»»

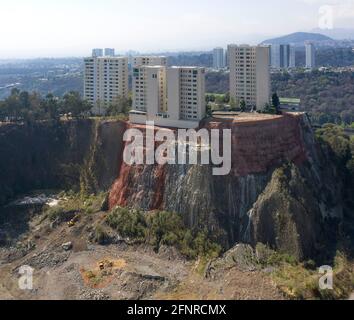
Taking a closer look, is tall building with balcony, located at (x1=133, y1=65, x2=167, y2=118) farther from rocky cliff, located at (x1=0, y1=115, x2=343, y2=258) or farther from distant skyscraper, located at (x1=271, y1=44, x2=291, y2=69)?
distant skyscraper, located at (x1=271, y1=44, x2=291, y2=69)

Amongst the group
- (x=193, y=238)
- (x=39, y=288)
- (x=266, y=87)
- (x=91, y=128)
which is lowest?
(x=39, y=288)

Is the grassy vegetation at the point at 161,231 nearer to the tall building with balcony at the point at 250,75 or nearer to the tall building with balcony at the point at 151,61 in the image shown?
the tall building with balcony at the point at 250,75

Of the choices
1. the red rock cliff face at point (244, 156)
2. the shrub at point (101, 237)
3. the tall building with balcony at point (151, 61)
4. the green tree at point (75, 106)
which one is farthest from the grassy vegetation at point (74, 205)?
the tall building with balcony at point (151, 61)

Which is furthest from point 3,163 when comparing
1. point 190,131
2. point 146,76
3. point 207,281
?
point 207,281

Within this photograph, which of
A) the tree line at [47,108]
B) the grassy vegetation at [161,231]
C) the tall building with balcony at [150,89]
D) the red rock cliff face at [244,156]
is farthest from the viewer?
the tree line at [47,108]

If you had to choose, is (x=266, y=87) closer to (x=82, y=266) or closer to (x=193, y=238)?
(x=193, y=238)

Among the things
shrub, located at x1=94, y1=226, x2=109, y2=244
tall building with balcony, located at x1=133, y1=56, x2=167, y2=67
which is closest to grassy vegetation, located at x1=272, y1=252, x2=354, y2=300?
shrub, located at x1=94, y1=226, x2=109, y2=244
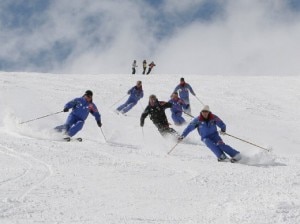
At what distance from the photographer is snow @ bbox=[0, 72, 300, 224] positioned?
20.0ft

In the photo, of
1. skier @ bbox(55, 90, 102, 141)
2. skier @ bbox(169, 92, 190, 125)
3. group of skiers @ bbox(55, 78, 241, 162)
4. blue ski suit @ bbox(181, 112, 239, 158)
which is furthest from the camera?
skier @ bbox(169, 92, 190, 125)

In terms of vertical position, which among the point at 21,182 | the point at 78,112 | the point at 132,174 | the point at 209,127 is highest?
the point at 78,112

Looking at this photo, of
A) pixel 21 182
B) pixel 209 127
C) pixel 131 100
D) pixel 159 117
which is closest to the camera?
pixel 21 182

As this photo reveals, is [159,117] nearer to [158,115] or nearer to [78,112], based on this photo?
[158,115]

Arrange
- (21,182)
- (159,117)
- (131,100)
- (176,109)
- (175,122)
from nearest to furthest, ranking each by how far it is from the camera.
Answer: (21,182) < (159,117) < (176,109) < (175,122) < (131,100)

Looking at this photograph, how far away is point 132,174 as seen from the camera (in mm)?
8773

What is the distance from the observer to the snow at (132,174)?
20.0 ft

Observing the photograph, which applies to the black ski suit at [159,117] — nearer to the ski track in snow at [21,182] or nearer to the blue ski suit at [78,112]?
the blue ski suit at [78,112]

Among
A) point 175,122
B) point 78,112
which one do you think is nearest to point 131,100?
point 175,122

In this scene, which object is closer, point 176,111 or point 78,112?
point 78,112

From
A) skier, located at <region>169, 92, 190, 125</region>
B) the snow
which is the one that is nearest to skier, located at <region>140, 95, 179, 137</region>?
the snow

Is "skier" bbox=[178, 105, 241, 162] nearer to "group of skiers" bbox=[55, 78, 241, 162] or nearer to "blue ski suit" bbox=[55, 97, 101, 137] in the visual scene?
"group of skiers" bbox=[55, 78, 241, 162]

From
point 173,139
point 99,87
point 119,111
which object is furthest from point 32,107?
point 99,87

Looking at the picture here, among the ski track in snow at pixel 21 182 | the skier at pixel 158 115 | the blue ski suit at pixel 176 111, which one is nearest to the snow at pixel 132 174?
the ski track in snow at pixel 21 182
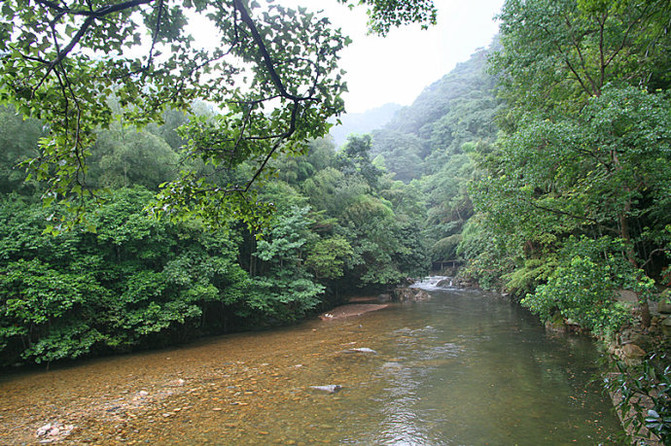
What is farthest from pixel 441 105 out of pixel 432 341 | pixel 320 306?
pixel 432 341

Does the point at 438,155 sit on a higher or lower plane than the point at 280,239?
higher

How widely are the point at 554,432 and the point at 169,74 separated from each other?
241 inches

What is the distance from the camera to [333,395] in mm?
6375

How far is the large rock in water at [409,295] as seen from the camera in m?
21.1

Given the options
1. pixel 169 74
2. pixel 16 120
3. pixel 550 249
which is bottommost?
pixel 550 249

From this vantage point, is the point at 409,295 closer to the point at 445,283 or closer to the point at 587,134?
the point at 445,283

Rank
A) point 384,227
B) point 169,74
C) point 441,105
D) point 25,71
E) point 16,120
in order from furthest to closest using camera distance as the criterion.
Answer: point 441,105 → point 384,227 → point 16,120 → point 169,74 → point 25,71

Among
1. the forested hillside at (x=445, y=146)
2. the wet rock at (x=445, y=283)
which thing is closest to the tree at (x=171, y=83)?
the forested hillside at (x=445, y=146)

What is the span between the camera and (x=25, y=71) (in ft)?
7.73

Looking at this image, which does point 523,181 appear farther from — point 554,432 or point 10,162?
point 10,162

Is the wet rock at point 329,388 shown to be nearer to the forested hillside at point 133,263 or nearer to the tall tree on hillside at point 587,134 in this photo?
the forested hillside at point 133,263

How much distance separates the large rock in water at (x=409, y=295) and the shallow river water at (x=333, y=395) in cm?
1024

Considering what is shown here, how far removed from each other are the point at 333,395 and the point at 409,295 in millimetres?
16286

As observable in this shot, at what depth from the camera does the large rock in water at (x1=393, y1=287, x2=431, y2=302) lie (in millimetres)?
21094
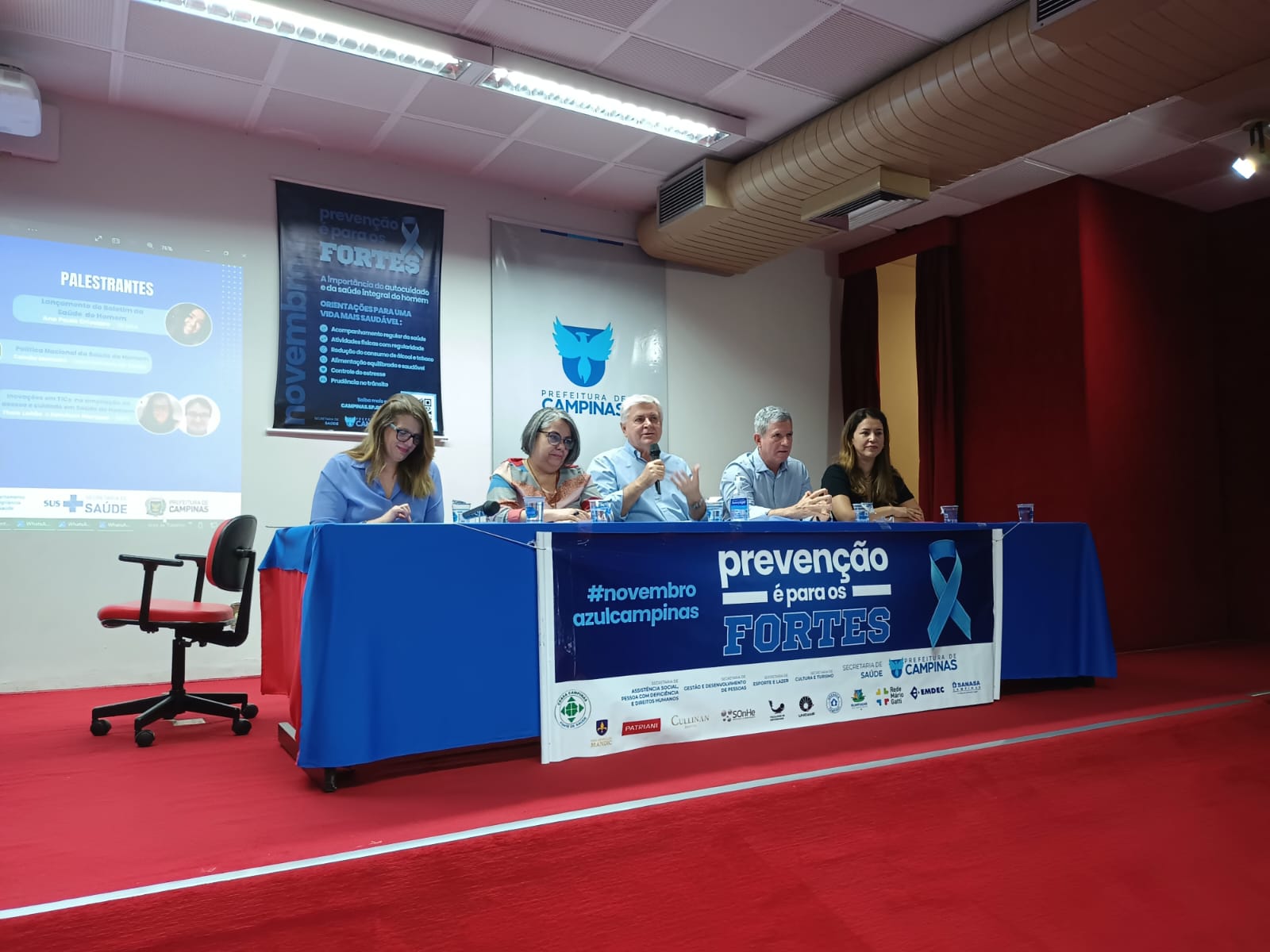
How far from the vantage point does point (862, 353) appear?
666 centimetres

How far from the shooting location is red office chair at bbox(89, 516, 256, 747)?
3055 mm

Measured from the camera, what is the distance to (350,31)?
3.72m

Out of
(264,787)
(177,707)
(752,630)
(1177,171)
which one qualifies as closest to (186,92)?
(177,707)

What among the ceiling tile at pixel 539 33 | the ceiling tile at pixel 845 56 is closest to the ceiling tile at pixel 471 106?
the ceiling tile at pixel 539 33

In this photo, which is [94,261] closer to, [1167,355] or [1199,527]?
[1167,355]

««

- _TASK GOAL_
Copy the records word for word, starting at the line that contains "Looking at this image, which" and continuing through the end of the records. Leave the pictures out of your copy.

- _TASK OUTPUT_
Looking at this image, which does point 523,181 appear farther from — point 554,432 or point 10,162?
point 10,162

Is the wet rock at point 329,388 shown to be nearer to the forested hillside at point 133,263 or nearer to the tall tree on hillside at point 587,134 in this photo?
the forested hillside at point 133,263

How much distance separates the large rock in water at (x=409, y=295) and the shallow river water at (x=333, y=395) in cm?
1024

Considering what is shown here, how far removed from each other are the point at 333,395 and the point at 409,295 in millimetres?
16286

As observable in this shot, at what depth from the camera does the large rock in water at (x1=393, y1=287, x2=431, y2=302) lie (in millimetres)?
21094
How far from the vantage point does point (862, 353) appear?
666 centimetres

How far from the shooting location is red office chair at bbox(89, 516, 256, 747)?
3055 mm

Measured from the camera, what is the distance to (350,31)?
3.72m

Out of
(264,787)
(177,707)
(752,630)
(1177,171)
which one qualifies as closest to (186,92)?
(177,707)

What among the ceiling tile at pixel 539 33 | the ceiling tile at pixel 845 56 is closest to the ceiling tile at pixel 471 106?
the ceiling tile at pixel 539 33

In this photo, which is [94,261] closer to, [1167,355] or [1199,527]?
[1167,355]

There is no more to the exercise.